Quando smise di parlare, la signora respirava a fatica. Anche il drago. Casilda prese un giornale che era sopra un tavolo e la sventagliò, ma la signora la fermò chiedendole di non farle aria perché l’aria le faceva male. Che ridere!
Dalla strada udì le grida dei venditori ambulanti. Cosa vendevano? Frutta, gelati, forse? Il sibilo dell’arrotino e lo scampanellio del gelataio attraversavano anche la strada. Non corsi alla finestra per curiosare, come altre volte. Non mi stancavo di contemplare le prove di quel vestito con un drago di strass. La signora si rialzò e si fermò nuovamente davanti allo specchio barcollando. Anche il drago di strass barcollò. Il vestito era ormai quasi privo di difetti, solo un impercettibile piega sotto le due braccia. Casilda recuperò gli spilli per puntarli pericolosamente in quelle sgualciture in eccesso di tipo sovrannaturale.
- Quando sarai grande – mi disse la signora – ti piacerebbe indossare un vestito di velluto, o sbaglio?
- Si – risposi, e sentii che il velluto di quel vestito mi strangolava il collo con mani inguantate. Che ridere!
- Ora mi toglierò il vestito – disse la signora.
Casilda la aiutò a levarselo, impugnando l’orlo della gonna con entrambe le mani. Lottò inutilmente per alcuni secondi, poi le risistemò il vestito.
- Dovrò dormire con lui – disse la signora, di fronte allo specchio, guardandosi il viso pallido e il drago che sussultava in sintonia coi battiti del suo cuore -. È meraviglioso il velluto, però pesa – si portò la mano alla fronte -. È una prigione. Come uscirne? Si dovrebbero fare vestiti di tele incorporee come l’aria, la luce o l’acqua.
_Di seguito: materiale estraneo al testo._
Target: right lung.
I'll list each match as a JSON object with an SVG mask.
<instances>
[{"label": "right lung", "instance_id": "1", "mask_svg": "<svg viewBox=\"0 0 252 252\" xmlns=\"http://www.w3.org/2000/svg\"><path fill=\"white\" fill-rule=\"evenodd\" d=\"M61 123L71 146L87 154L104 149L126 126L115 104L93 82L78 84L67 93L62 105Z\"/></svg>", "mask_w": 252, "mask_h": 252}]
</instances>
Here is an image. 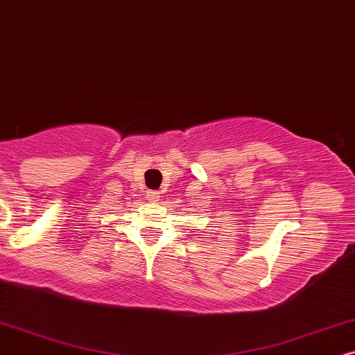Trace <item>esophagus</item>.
I'll use <instances>...</instances> for the list:
<instances>
[{
	"instance_id": "obj_1",
	"label": "esophagus",
	"mask_w": 355,
	"mask_h": 355,
	"mask_svg": "<svg viewBox=\"0 0 355 355\" xmlns=\"http://www.w3.org/2000/svg\"><path fill=\"white\" fill-rule=\"evenodd\" d=\"M146 198H148L149 201L157 202L160 200V193L159 191H148V195H146Z\"/></svg>"
}]
</instances>
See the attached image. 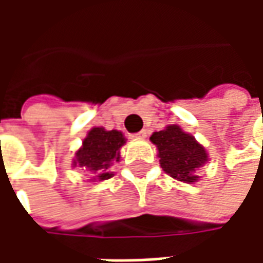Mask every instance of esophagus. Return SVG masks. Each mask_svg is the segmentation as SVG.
I'll use <instances>...</instances> for the list:
<instances>
[{"label": "esophagus", "instance_id": "esophagus-1", "mask_svg": "<svg viewBox=\"0 0 263 263\" xmlns=\"http://www.w3.org/2000/svg\"><path fill=\"white\" fill-rule=\"evenodd\" d=\"M146 129H142V131H139L138 134H135V135H132V138H138V139H143V138H146Z\"/></svg>", "mask_w": 263, "mask_h": 263}]
</instances>
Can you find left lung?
Listing matches in <instances>:
<instances>
[{"instance_id":"obj_1","label":"left lung","mask_w":263,"mask_h":263,"mask_svg":"<svg viewBox=\"0 0 263 263\" xmlns=\"http://www.w3.org/2000/svg\"><path fill=\"white\" fill-rule=\"evenodd\" d=\"M151 141L158 148L160 167L179 182L196 183V171L209 160L207 151L193 135L179 125L166 126L163 131L154 132Z\"/></svg>"}]
</instances>
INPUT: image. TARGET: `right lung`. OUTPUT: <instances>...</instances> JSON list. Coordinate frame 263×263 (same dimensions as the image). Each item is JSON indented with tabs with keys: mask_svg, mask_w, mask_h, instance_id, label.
Wrapping results in <instances>:
<instances>
[{
	"mask_svg": "<svg viewBox=\"0 0 263 263\" xmlns=\"http://www.w3.org/2000/svg\"><path fill=\"white\" fill-rule=\"evenodd\" d=\"M125 142L122 132L117 129L105 131L101 126L92 128L84 138L81 148L76 152L73 167L94 173L90 180H107L112 176L109 167L114 162H120V149Z\"/></svg>",
	"mask_w": 263,
	"mask_h": 263,
	"instance_id": "1",
	"label": "right lung"
}]
</instances>
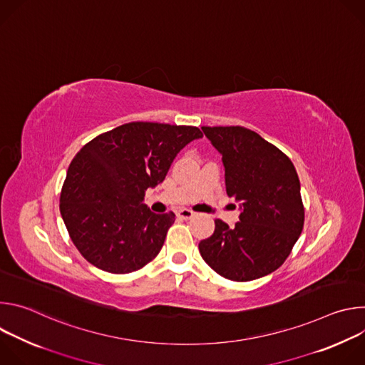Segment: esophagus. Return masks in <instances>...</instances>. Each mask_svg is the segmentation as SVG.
Returning a JSON list of instances; mask_svg holds the SVG:
<instances>
[{
    "label": "esophagus",
    "instance_id": "34e87169",
    "mask_svg": "<svg viewBox=\"0 0 365 365\" xmlns=\"http://www.w3.org/2000/svg\"><path fill=\"white\" fill-rule=\"evenodd\" d=\"M176 215H178V218H180V220H190V218L195 217V212H192V211H189V210H180V211L176 212Z\"/></svg>",
    "mask_w": 365,
    "mask_h": 365
}]
</instances>
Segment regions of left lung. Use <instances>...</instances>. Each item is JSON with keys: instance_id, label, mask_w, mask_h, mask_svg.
<instances>
[{"instance_id": "obj_1", "label": "left lung", "mask_w": 365, "mask_h": 365, "mask_svg": "<svg viewBox=\"0 0 365 365\" xmlns=\"http://www.w3.org/2000/svg\"><path fill=\"white\" fill-rule=\"evenodd\" d=\"M222 154L227 195L241 202L240 221H215L199 242L205 263L220 276L250 282L277 270L304 222L300 182L287 155L245 127H202Z\"/></svg>"}]
</instances>
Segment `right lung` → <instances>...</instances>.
<instances>
[{
  "label": "right lung",
  "mask_w": 365,
  "mask_h": 365,
  "mask_svg": "<svg viewBox=\"0 0 365 365\" xmlns=\"http://www.w3.org/2000/svg\"><path fill=\"white\" fill-rule=\"evenodd\" d=\"M197 127L128 123L85 144L69 165L61 214L71 240L92 266L114 274L140 270L165 244L175 214H154L144 200L162 183Z\"/></svg>",
  "instance_id": "add662e5"
}]
</instances>
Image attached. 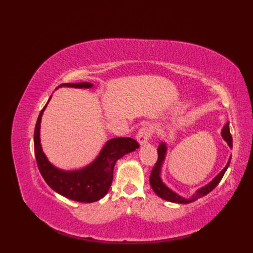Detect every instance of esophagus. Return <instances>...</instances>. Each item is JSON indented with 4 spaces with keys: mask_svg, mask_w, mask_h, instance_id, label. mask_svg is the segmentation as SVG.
I'll use <instances>...</instances> for the list:
<instances>
[{
    "mask_svg": "<svg viewBox=\"0 0 253 253\" xmlns=\"http://www.w3.org/2000/svg\"><path fill=\"white\" fill-rule=\"evenodd\" d=\"M151 137V131L149 127H141L139 129L138 134H137L136 138H137V141H138L140 143V145L147 143L149 138Z\"/></svg>",
    "mask_w": 253,
    "mask_h": 253,
    "instance_id": "obj_1",
    "label": "esophagus"
}]
</instances>
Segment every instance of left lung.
<instances>
[{
    "instance_id": "left-lung-1",
    "label": "left lung",
    "mask_w": 253,
    "mask_h": 253,
    "mask_svg": "<svg viewBox=\"0 0 253 253\" xmlns=\"http://www.w3.org/2000/svg\"><path fill=\"white\" fill-rule=\"evenodd\" d=\"M221 136H223L224 140L228 143V145L230 148H232V136L230 134V129H229V124H226V126L221 129ZM158 152V159L157 162L154 166V168L152 169L151 175H150V183H151V187L153 189V191L159 196L162 197L163 200L168 201V202H172V203H177V204H189V203H192L198 198H201L205 195H207L208 193H210L211 191L215 188L219 181L223 178V176L225 174V172L227 171L229 164H230V160L231 157L229 158V162L227 163L226 167L224 168L223 170L219 172L218 175H216L215 177L212 179V181H210L208 185H206L205 187L198 189L195 194H193L190 198H185L180 195H178L177 193L173 192V191L168 188L165 183L163 182L162 178H160V172H162V166L164 164V160L167 154V145L166 142H162L159 144V147L157 149Z\"/></svg>"
}]
</instances>
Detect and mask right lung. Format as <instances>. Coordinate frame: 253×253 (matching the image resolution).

- Le avevo consigliato la seta naturale – protestò Casilda.
La signora cadde al suolo e il drago si contorse. Casilda si chinò sul suo corpo fino a quando il drago restò immobile. Accarezzai di nuovo il velluto che sembrava un animale. Casilda disse malinconicamente:
- È morto. Mi è costato tanto fare questo vestito! Mi è costato tanto, tanto!
Che ridere!

Racconto tratto dalla raccolta "La furia" di Silvina Ocampo (1906-1994), narratrice e poetessa argentina del XX secolo, moglie dello scrittore Adolfo Bioy Casares e amica di Jorge Luis Borges con cui ha pubblicato Antología de la Literatura Fantástica, edita in italiano da Mondatori. Attraverso un uso elegante del linguaggio, l'autrice irrompe nel quotidiano e lo destruttura con una sottile ironia, collocando i suoi racconti nel territorio del fantastico.